President Barack Obama’s two nominees to the Federal Election Commission — an agency rife with ideological discord and often gridlocked on key issues before it — today won unanimous approval from the Senate Rules and Administration Committee. The nominations of Republican Lee E. Goodman and Democrat Ann Ravel now move to the full Senate, which must confirm Goodman and Ravel before they’re appointed to the FEC. The Rules Committee had originally scheduled a nomination vote for Monday but delayed it because it failed to reach a quorum. “The Commission is designed to play a critical role in our campaign finance system,” Sen. Chuck Schumer, D-N.Y., the Rules Committee chairman, said in a statement. “It is my hope that, once confirmed, Mr. Goodman and Ms. Ravel will work hard to restore the agency to a fully functioning independent federal watchdog for the nation’s campaign finance laws.”

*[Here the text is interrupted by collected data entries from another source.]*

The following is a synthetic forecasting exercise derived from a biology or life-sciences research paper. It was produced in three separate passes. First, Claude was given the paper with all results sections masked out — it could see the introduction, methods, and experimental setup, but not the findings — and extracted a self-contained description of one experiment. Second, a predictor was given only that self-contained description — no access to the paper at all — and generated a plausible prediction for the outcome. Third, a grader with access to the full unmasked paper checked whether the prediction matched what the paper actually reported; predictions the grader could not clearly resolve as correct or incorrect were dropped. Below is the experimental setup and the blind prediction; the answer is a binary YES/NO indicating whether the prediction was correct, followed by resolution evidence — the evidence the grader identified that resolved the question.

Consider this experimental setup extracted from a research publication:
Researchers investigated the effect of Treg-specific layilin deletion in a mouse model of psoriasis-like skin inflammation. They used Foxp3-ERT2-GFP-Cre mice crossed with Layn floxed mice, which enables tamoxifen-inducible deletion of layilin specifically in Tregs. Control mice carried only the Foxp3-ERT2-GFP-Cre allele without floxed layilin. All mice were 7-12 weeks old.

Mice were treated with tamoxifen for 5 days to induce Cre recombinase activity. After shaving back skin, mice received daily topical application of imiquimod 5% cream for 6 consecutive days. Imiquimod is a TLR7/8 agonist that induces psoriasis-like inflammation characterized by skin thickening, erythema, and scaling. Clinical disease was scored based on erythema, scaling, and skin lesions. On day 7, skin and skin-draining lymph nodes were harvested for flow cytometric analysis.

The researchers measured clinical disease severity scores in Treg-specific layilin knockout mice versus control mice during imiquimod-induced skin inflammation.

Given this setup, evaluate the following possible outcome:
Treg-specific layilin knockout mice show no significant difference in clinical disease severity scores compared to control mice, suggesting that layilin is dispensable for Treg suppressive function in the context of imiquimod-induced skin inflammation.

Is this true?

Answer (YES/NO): NO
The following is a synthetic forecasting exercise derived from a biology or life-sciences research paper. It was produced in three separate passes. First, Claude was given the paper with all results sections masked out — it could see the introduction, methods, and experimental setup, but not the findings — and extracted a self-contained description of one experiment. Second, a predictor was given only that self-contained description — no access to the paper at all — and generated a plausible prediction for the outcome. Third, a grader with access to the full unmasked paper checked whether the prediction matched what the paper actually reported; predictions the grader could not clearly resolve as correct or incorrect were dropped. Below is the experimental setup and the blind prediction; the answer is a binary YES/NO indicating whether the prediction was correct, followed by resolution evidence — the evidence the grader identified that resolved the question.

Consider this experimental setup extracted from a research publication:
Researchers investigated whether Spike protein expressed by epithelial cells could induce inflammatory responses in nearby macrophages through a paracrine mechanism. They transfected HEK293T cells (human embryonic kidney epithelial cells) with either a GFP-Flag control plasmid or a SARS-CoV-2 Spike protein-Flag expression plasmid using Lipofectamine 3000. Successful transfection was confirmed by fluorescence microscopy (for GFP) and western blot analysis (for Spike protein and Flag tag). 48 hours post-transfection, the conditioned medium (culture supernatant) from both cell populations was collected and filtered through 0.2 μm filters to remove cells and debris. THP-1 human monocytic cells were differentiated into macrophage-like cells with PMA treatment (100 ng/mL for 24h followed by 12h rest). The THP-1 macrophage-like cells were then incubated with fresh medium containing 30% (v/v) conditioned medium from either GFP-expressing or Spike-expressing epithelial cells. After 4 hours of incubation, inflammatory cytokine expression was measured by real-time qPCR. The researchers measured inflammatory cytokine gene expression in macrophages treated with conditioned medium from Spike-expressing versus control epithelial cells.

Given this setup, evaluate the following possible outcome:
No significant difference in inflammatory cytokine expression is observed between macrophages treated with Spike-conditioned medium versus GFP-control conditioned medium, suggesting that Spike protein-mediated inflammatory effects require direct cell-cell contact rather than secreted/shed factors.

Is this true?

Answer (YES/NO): YES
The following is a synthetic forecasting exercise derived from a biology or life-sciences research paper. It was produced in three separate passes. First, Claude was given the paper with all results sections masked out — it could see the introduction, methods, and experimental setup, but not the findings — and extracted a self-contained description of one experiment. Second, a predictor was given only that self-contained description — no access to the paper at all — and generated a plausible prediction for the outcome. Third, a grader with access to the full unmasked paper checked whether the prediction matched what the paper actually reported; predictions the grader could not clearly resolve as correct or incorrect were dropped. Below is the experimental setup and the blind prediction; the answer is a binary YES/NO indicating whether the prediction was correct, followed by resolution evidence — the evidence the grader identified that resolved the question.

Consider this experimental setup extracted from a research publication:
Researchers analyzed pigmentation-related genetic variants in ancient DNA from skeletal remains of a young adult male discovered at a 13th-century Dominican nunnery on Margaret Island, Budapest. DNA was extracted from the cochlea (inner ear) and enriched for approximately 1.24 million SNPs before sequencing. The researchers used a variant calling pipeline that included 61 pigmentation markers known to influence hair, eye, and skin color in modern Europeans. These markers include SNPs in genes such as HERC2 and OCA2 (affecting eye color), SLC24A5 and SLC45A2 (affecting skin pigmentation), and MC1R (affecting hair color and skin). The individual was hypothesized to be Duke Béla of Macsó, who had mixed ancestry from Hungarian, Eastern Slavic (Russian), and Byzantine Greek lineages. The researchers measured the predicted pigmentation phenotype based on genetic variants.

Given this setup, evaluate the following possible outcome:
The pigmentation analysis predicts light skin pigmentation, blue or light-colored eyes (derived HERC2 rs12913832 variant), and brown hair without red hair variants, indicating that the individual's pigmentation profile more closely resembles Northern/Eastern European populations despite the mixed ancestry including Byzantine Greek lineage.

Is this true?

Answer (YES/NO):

To date, the nominations of Goodman and Ravel have faced few obstacles. A Senate Rules Committee hearing they attended in July was, at times, downright clubby, as both nominees posed for photos with senators after fielding about an hour’s worth of routine questions.
But that’s no guarantee they’ll cakewalk their way to the 9th floor of 999 E St. NW in downtown Washington, D.C., where the FEC is headquartered.
Exhibit A: Labor lawyer John J. Sullivan, a Democrat, who Obama nominated to the FEC in 2009. Like Goodman and Ravel, he won Senate Rules Committee approval with relative ease. But Senate Republicans blocked his nomination, and in 2010, he withdrew from consideration after 15 months in politico limbo.